*QUOTED TEXT:*
..........

Unite: 2020 must bring safety improvements to demolition industry after deaths and major incidents this year

Unite: 2020 must bring safety improvements to demolition industry after deaths and major incidents this year

Unite, Britain and Ireland’s largest union, said that 2020 must bring safety improvements for demolition workers following a number of fatalities and accidents this year.

Highlighting a series of major incidents in 2019 within the demolition industry, Unite said it would be writing to the Health and Safety Executive (HSE) in the new year to demand that the incidents are investigated properly and lessons implemented.

Unite also said it will be pressuring enforcement agencies and employers to step up their efforts to safeguard demolition workers.

Major incidents in 2019 include four deaths at three different sites and the collapse of scaffolding around a derelict shopping centre in Reading that was being demolished by McGee.

In February of 2019, a demolition worker employed by Brown and Mason died at the Longannet power station in Fife. Two more demolition workers employed by JF Hunt died at Redcar Steelworks, North Yorkshire, in September, while one Veolia employee died and another was seriously injured while dismantling a gas rig in Great Yarmouth in October.

..........

*WHAT IS ASKED:*
(A) Decide whether each statement agrees with the demolition safety article, answering yes or no and quoting the article's deciding words: (i) Unite plans to contact the Health and Safety Executive in the new year; (ii) the death at the Longannet power station happened in September; (iii) the scaffolding that collapsed surrounded a shopping centre in Reading.
(B) Carry the demolition safety article forward, starting after its final sentence.

*DATA LISTING:*
..........

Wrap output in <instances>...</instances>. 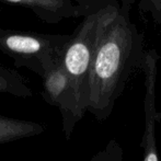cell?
Here are the masks:
<instances>
[{"mask_svg":"<svg viewBox=\"0 0 161 161\" xmlns=\"http://www.w3.org/2000/svg\"><path fill=\"white\" fill-rule=\"evenodd\" d=\"M135 2L121 0L119 12L104 31L94 53L88 112L100 123L111 116L130 79L142 68L144 35L130 15Z\"/></svg>","mask_w":161,"mask_h":161,"instance_id":"cell-1","label":"cell"},{"mask_svg":"<svg viewBox=\"0 0 161 161\" xmlns=\"http://www.w3.org/2000/svg\"><path fill=\"white\" fill-rule=\"evenodd\" d=\"M81 22L64 53V64L69 75L76 110L80 119L88 112L90 72L99 42L119 10L121 0H75Z\"/></svg>","mask_w":161,"mask_h":161,"instance_id":"cell-2","label":"cell"},{"mask_svg":"<svg viewBox=\"0 0 161 161\" xmlns=\"http://www.w3.org/2000/svg\"><path fill=\"white\" fill-rule=\"evenodd\" d=\"M70 35L17 31L0 28V51L19 68L42 78L64 53Z\"/></svg>","mask_w":161,"mask_h":161,"instance_id":"cell-3","label":"cell"},{"mask_svg":"<svg viewBox=\"0 0 161 161\" xmlns=\"http://www.w3.org/2000/svg\"><path fill=\"white\" fill-rule=\"evenodd\" d=\"M42 97L47 104L59 108L63 119V131L66 139H70L76 125L81 121L76 110L69 75L59 58L42 77Z\"/></svg>","mask_w":161,"mask_h":161,"instance_id":"cell-4","label":"cell"},{"mask_svg":"<svg viewBox=\"0 0 161 161\" xmlns=\"http://www.w3.org/2000/svg\"><path fill=\"white\" fill-rule=\"evenodd\" d=\"M159 54L156 48H149L145 53L142 71L144 72V134L142 139V161H159L157 147V123L159 122L160 113L156 103V86L158 78Z\"/></svg>","mask_w":161,"mask_h":161,"instance_id":"cell-5","label":"cell"},{"mask_svg":"<svg viewBox=\"0 0 161 161\" xmlns=\"http://www.w3.org/2000/svg\"><path fill=\"white\" fill-rule=\"evenodd\" d=\"M21 7L38 20L49 24H57L64 20L78 18V8L75 0H1Z\"/></svg>","mask_w":161,"mask_h":161,"instance_id":"cell-6","label":"cell"},{"mask_svg":"<svg viewBox=\"0 0 161 161\" xmlns=\"http://www.w3.org/2000/svg\"><path fill=\"white\" fill-rule=\"evenodd\" d=\"M44 131L45 126L37 122L0 115V145L38 136Z\"/></svg>","mask_w":161,"mask_h":161,"instance_id":"cell-7","label":"cell"},{"mask_svg":"<svg viewBox=\"0 0 161 161\" xmlns=\"http://www.w3.org/2000/svg\"><path fill=\"white\" fill-rule=\"evenodd\" d=\"M0 93L22 97H32L33 90L26 80L15 70L4 67L0 64Z\"/></svg>","mask_w":161,"mask_h":161,"instance_id":"cell-8","label":"cell"},{"mask_svg":"<svg viewBox=\"0 0 161 161\" xmlns=\"http://www.w3.org/2000/svg\"><path fill=\"white\" fill-rule=\"evenodd\" d=\"M88 161H124L123 147L116 139H111Z\"/></svg>","mask_w":161,"mask_h":161,"instance_id":"cell-9","label":"cell"},{"mask_svg":"<svg viewBox=\"0 0 161 161\" xmlns=\"http://www.w3.org/2000/svg\"><path fill=\"white\" fill-rule=\"evenodd\" d=\"M142 12L147 13L157 24L161 25V0H136Z\"/></svg>","mask_w":161,"mask_h":161,"instance_id":"cell-10","label":"cell"},{"mask_svg":"<svg viewBox=\"0 0 161 161\" xmlns=\"http://www.w3.org/2000/svg\"><path fill=\"white\" fill-rule=\"evenodd\" d=\"M0 11H1V8H0Z\"/></svg>","mask_w":161,"mask_h":161,"instance_id":"cell-11","label":"cell"}]
</instances>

..........

*RESPONSES TO THE TASKS:*
(A)
(i) Yes: "it would be writing to the Health and Safety Executive (HSE) in the new year"
(ii) No: "In February of 2019, a demolition worker employed by Brown and Mason died at the Longannet power station in Fife."
(iii) Yes: "the collapse of scaffolding around a derelict shopping centre in Reading"

(B)
Unite also pointed to incomplete or unsatisfactory investigations into the tragedies at Didcot, Oxford, involving Coleman and Company, in which four men died in 2016 after a disused power station collapsed, and the 2014 death of man who was crushed after a digger fell through the a concrete slab that was being demolished by McGee in Grosvenor Square, London.

Unite national officer for construction Jerry Swain said: “This year has been horrendous for the demolition industry. In addition to four fatalities, we had a major scaffold collapse during the demolition of a shopping centre in Reading, in which thankfully no one was killed.

“There must be a full inquiry into the scaffold collapse that cannot be limited simply to its immediate causes. It must also examine whether the work had been sub-let, the competence of the company carrying out the work, the role of the client, whether all the workers on site were correctly employed and if they had all the appropriate skills and training.

“It is essential that we learn the lessons from this accident, which could have been far more serious, to prevent similar incidents occurring in the future. For too long there has been inadequate investigations and responses to accidents and dangerous conditions in the demolition industry and workers continue to pay for that with their lives.

“For instance, why are we are still in a position that closure has not been reached on the four fatalities at Didcot in 2016 or the death at Grosvenor Square in 2014? That’s five families still waiting for an outcome, years after the tragedies happened.

“As we approach 2020, Unite demands to know what the industry and enforcement agencies are going to do to address these incidents and ensure next year is a safe year for demolition workers.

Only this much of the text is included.